Ringeltaube
Korpulente ältere Damen an der Kuchentheke oder Multitalente ?
Johanna Romberg, die Autorin des Bestsellerbuches "Federnlesen", erinnern die Ringeltauben an die "korpulenteren älteren Damen in hochgeschlossenen, sorgsam gebügelten Blusen, die mit ruckenden Hälsen der Kuchentheke des Cafes zustreben". Das klingt wenig charmant und J. Romberg sieht sie auch eher als "Multitalente".
Etwas unbeholfen und unfreiwillig komisch sieht der Gang der Ringeltauben aber schon aus. Das liegt daran, dass diese evolutionsbiologisch viel älter als unsere Singvögel sind und ihr Bewegungsapparat deshalb ganz anders konstruiert ist als bei letzteren.
Ringeltauben aber deshalb als plump und dümmlich abzustempeln, wird ihnen nicht gerecht. Schließlich zeigt ihre Häufigkeit im Alltagsbild der Städte, dass sie den meisten anderen Vögeln im täglichen Überlebenskampf etwas voraus haben müssen. Und das, obwohl sie erst seit den 60er Jahren verstärkt in den Ballungsgebieten auftauchten und dabei das Ruhrgebiet von Anfang an besonders mochten. Seitdem ist ihre Verstädterung weiter vorangeschritten.

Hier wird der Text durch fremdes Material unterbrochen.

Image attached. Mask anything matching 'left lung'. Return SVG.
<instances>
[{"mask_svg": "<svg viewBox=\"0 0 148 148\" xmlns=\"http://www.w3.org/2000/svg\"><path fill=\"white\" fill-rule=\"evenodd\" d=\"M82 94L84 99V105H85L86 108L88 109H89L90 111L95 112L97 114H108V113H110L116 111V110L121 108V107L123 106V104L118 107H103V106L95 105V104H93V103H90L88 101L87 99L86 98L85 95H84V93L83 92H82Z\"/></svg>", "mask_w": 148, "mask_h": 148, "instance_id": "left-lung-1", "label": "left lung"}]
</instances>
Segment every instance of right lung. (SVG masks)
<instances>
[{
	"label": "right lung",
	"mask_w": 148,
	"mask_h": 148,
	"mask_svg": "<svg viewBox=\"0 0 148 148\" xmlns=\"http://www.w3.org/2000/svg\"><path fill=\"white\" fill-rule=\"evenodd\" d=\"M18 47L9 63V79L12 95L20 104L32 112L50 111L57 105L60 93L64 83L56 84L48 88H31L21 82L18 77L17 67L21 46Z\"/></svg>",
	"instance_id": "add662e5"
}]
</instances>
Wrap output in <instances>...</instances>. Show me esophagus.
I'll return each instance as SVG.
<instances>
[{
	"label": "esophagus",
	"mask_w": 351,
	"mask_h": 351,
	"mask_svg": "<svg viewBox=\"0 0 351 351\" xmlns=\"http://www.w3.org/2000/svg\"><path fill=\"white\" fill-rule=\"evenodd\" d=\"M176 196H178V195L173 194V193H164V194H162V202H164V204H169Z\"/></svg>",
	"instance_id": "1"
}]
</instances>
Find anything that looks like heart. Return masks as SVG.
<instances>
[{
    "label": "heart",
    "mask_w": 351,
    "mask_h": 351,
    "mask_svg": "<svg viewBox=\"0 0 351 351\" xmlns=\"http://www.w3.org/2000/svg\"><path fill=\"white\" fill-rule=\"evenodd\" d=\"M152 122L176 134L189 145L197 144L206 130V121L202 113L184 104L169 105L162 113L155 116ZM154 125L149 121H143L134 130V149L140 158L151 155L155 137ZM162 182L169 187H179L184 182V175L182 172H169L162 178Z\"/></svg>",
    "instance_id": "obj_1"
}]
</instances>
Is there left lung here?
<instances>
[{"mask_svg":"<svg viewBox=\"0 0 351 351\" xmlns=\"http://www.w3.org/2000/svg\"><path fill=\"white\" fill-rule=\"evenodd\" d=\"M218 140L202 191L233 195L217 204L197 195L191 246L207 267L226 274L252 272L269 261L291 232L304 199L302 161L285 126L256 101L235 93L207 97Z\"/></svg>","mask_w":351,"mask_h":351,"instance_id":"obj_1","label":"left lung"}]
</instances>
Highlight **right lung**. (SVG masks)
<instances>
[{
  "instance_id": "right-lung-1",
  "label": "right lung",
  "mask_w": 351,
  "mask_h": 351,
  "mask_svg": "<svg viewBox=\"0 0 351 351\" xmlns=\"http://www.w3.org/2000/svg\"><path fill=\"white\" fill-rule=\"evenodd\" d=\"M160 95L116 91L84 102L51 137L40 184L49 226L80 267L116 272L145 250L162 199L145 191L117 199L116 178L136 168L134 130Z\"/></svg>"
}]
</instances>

Ursprünglich waren die Ringeltauben Waldvögel, die auch bei uns noch gerne in den Bäumen ruhen und nisten. Ihre Scheu vor dem Menschen haben sie weitgehend verloren, nisten inzwischen auch auf Gebäuden und ein Antennenbaum (Foto) reicht ihnen als Ruheplatz auch.
Das Geheimnis ihres Erfolges ist sicherlich das breit gestreute Nahrungsspektrum, das von Beeren über Sämereien bis zu Pommes reicht. Und sie besitzen noch ein großes Plus gegenüber den Singvögeln: die "Kropfmilch". Ringeltauben sind bei der Jungenaufzucht nicht auf die Proteine aus Insektennahrung angewiesen, die immer seltener werden, sondern produzieren einen käseartigen Brei. Während des Brütens verdickt sich die Schleimhaut ihres Kropfes unter dem Einfluss des Prolaktins gewaltig. Prolaktin ist das Hormon, das auch bei Säugetieren die Milchproduktion anregt. Der Zellschichtenbrei , der dabei in den Hohlraum der beiden Kropftaschen abgesondert wird , ähnelt in Zusammensetzung und Nährstoffgehalt der Säugermilch.
Und zum Schluss noch etwas zur Ehrenrettung bezüglich der Intelligenz von Tauben. Sie können zwar nicht abstrahieren wie die von mir so bewunderten Rabenvögel, erkennen aber vertraute Menschengesichter, können ebenso gut zählen wie die Primaten, können hunderte Objekte über einen längeren Zeitraum im Gedächtnis behalten und ihr Navigations- und Orientierungsverhalten ist legendär.
Wie bekomme ich jetzt nur wieder das Bild von den älteren Damen an der Kuchentheke aus dem Kopf?